Conservation of Momentum and energy problem help

[kgbwolf]

SOmeone explain to me this because I am lost. i got 2 masses one velecity. the equation is like is mass times volocity + mass times velocity=0

122kg*22m/s+14kg*v=0 I made these numbers up what i do is multiply and add then move my anwser to the other side becoming negative but that doesn't seem to be the right anwser.

 

[kgbwolf]

ki even tried multipling then dividing by the remaining number still gives me the wrong anwser

 

[Hootenanny]

Generally;
$$M_{1}V_{1} + M_{2}V_{2} = 0$$
Then Rearranging
$$V_{2} = - \frac{M_{1}V_{1}}{M_{2}}$$

 

[kgbwolf]

Ok i worked the first problem out now i have a nother problem




A 125kg pile driver falls from a hieght of 10m to hit a piling.

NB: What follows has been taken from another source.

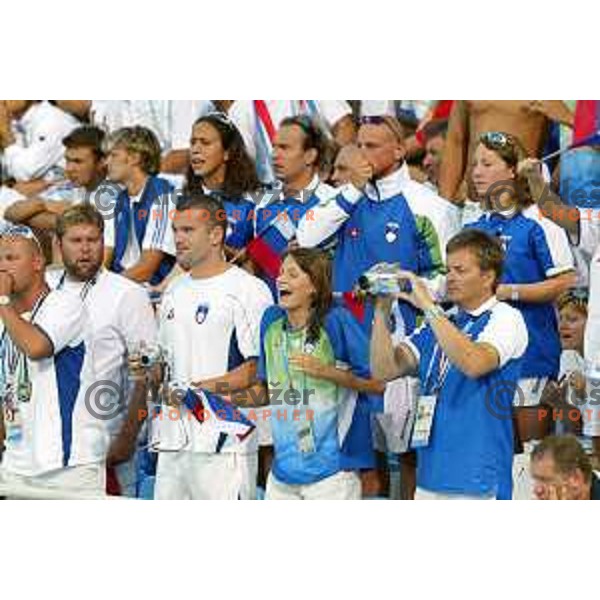 Peter Mankoc, Sara Isakovic and swimmers of Slovenia cheering at Athens 2004 Summer Olympic games in Athens, Greece on August 18, 2004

From this i see mass is 125kg and distance is 10m and it says find the speed it hits the piling? and the momentum how can i do this with just mass and distance or is distance really velocity?

 

[Hootenanny]

Use conservation of energy. At 10m up the piledriver will have a potential energy of mgh. At the instant it hits the pile all the potential energy will be converted to kinetic $\frac{1}{2}mv^2$. You should be able to work out the velocity by rearranging and hence the momentum.

 

[kgbwolf]

i did 1/2*m moved it to the other side negative and ttok the square root and 7.91m/s

 

[kgbwolf]

and the right anwser is 14m/s

 

[Hootenanny]

I got a different answer. What value did you get for the potential energy?

 

[Hootenanny]

Yes, I got 14m/s.

 

[kgbwolf]

12,250Newtons

 

[kgbwolf]

how?...

 

[Hootenanny]

Check you units. Newtons for energy? The value is correct. Now show me how you re-arrange the kinetic energy equation.

 

[kgbwolf]

do u have msn IM??

 

[Hootenanny]

No.....

 

[kgbwolf]

1/2 times 125 = 62/1/2 and i took the square root gives me 7.9

 

[Hootenanny]

$$E_{k} = \frac{1}{2} mv^2 \Rightarrow v = \sqrt{\frac{2E_{k}}{m}}$$

 

[kgbwolf]

Whats Ek...

 

[courtrigrad]

kinetic energy

 

[kgbwolf]

potential got it

 

[Hootenanny]

The potential energy you calculated it would all be converted into kinetic energy. The same equation could be written
$$v = \sqrt{\frac{2mgh}{m}} \Rightarrow v = \sqrt{2gh}$$

 

[kgbwolf]

ok... got it